The galleries at the Sirius Arts Centre in Cobh have to be some of the most beautiful in Ireland. The arched windows of the former Royal Cork Yacht Club have views across the water, and the building was designed to be impressive, whether approached by land or sea. It was opened in 1854, which means that it was under construction during the Famine years, and had been designed by Anthony Salvin, whose stock in trade was creating great houses for the English aristocracy.

So if ever a building could have ghosts, it would be this one, not least because the rescue for the Lusitania was led from Cobh, and the Titanic called in too. All of this appealed to artist Brian O'Doherty, whose glowing jewel-like murals dance across the Sirius walls. Extravaganzas of bold modernism, yet with a distinctly Irish twist, they're also oddly timeless. The paintings had also been lurking, half forgotten, behind layers of paper and paint for more than 20 years.

O'Doherty himself had departed from Cobh, when he first left for America where he has made his home for more than half a century, building up a major career as an artist, writer and film-maker. It's a place that resonates with him – he has described the feeling of walking in the footsteps of generations of emigrants as he went to board the transatlantic ferry. When he returned, in 1996, at the invitation of Peter Murray, he was determined to create a monument to that sense of place, and of transit.

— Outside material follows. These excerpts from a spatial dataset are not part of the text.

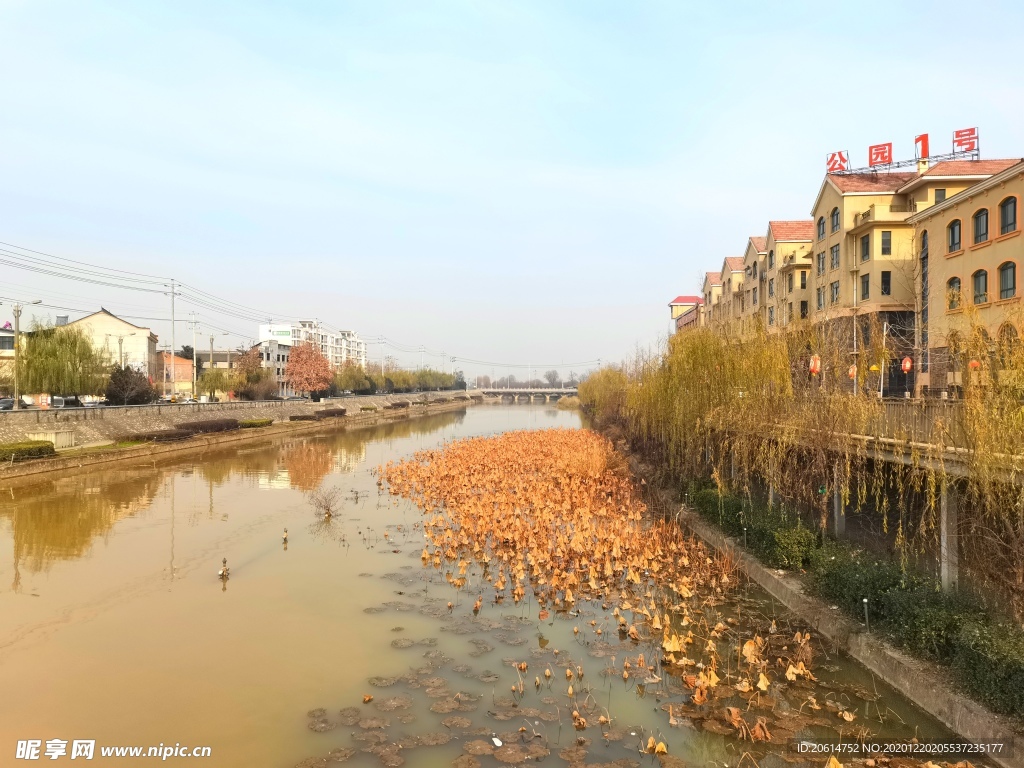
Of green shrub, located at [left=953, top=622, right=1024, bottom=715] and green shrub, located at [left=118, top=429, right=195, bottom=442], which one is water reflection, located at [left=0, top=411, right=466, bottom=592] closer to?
green shrub, located at [left=118, top=429, right=195, bottom=442]

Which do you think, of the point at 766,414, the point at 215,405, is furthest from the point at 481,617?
the point at 215,405

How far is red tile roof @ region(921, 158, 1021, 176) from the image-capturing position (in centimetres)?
2516

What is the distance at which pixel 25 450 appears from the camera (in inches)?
890

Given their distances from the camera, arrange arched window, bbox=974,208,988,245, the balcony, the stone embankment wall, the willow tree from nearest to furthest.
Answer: arched window, bbox=974,208,988,245 < the stone embankment wall < the balcony < the willow tree

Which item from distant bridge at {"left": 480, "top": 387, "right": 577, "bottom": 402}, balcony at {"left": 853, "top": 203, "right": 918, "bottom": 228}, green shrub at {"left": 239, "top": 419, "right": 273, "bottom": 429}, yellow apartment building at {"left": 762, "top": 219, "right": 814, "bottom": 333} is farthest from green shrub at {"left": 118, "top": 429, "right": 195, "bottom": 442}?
distant bridge at {"left": 480, "top": 387, "right": 577, "bottom": 402}

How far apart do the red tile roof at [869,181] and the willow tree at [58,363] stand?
3663 centimetres

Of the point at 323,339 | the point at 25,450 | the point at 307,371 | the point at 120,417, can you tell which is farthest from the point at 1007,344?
the point at 323,339

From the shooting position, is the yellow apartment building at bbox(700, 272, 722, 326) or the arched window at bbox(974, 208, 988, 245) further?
the yellow apartment building at bbox(700, 272, 722, 326)

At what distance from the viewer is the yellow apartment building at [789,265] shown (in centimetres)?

Back then he was working under the name Patrick Ireland which he took in 1972 as a protest following the Bloody Sunday killings in Derry, vowing at the time that he wouldn't take back his own name until the British presence was removed from Northern Ireland, and all Irish people had their full civil rights. The artist Lee Krasner, wife of Jackson Pollock, remarked to him that he'd never get his name back, though he did, formally burying Patrick Ireland at a ceremony at the Irish Museum of Modern Art (Imma) in 2008.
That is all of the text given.